The U.S. Federal Bureau of Investigation announced that four suspects had been charged this week relating to a stock fraud scheme that sold shares in a sham company that purportedly had a contract to provide video technology to the National Football League.

The FBI statement noted that Peter D. Kirschner, 49, of Delray Beach, Stuart R. Rubens, 61, of North Miami, Dean R. Baker, 34, of Coral Springs, and Bret A. Grove, 35, of Delray Beach, had all been charged with conspiracy to commit mail fraud and substantive mail fraud. The charges against the four are related to operating call rooms targeting senior citizens. The scam allegedly involved the sale of $2.4 million of stock in a company named Thought Development Inc.

NFL Technology Stock Fraud Scheme

Statements from federal law enforcement officials

U.S. Attorney Wifredo A. Ferrer noted: “Securities fraud jeopardizes the well-being of our citizens. The defendants in this case are alleged to have raised approximately $2.4 million by targeting the elderly and representing that they had technology that was about to be used by the NFL. In truth, there was no such arrangement. Today’s charges are the first step in holding them accountable for robbing these elderly folks of their hard-earned savings for their own personal gain.”

“Those charged today materially misrepresented investments to a vulnerable part of our population,” George L. Piro, Special Agent in Charge of the FBI’s Miami Field Office, commented. “The FBI will continue to prioritize investigations of investment fraud perpetrators who target the elderly.”

More on NFL video technology stock fraud scheme

According to the indictment and related SEC civil complaints, the defendants used pressure sales tactics on senior citizens and other investors to convince them to purchase stock in Thought Development Inc. (TDI). The firm had supposedly invented a technology that generated a green laser line on the football field visible in the stadium to players, fans and on TV. The company claimed that use of its technology would decrease the time required by officials to determine first downs, meaning more broadcast time that could be sold to TV advertisers.

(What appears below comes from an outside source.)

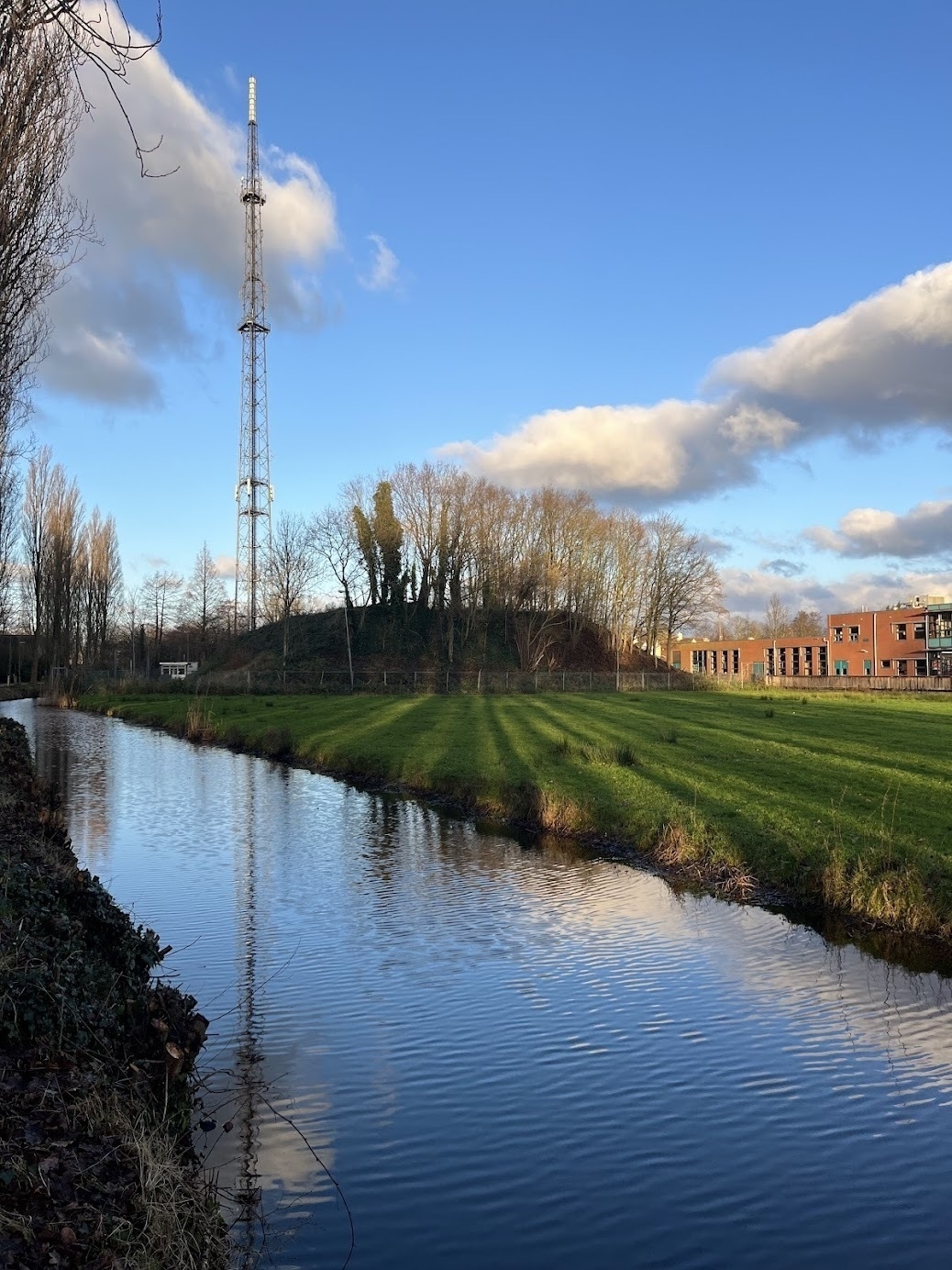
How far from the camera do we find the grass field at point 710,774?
12.8 metres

The defendants raised approximately $2.4 million through call rooms that scammed more than 200 investors. The potential investors/victims were told that an initial public offering in TDI was in the offing and that their investment was earmarked for the development of the new technology.

According to the indictment. and at least half of offering proceeds were kept by the defendants or paid to sales agents in exorbitant, undisclosed commissions. The four men also misrepresented that TDI’s technology was going by the NFL. The indictment notes one victim put in an additional $75,000 investment on top of his first $2,500 investment after being told a flat out lie that NFL Commissioner Roger Goodell had bought the technology for use in the 2013 Super Bowl. The defendants also did not disclose that TDI’s new laser technology could have had an impact on the vision of the players on the football field.

Of note, the SEC recently announced similar civil charges against Baker and Grove, filed July 25th in federal district court in Miami. Two other suspects, Daniel Baker and Demosthenes Dritsas, were charged earlier with mail fraud stemming from this investigation, and both recently pled guilty to the charges.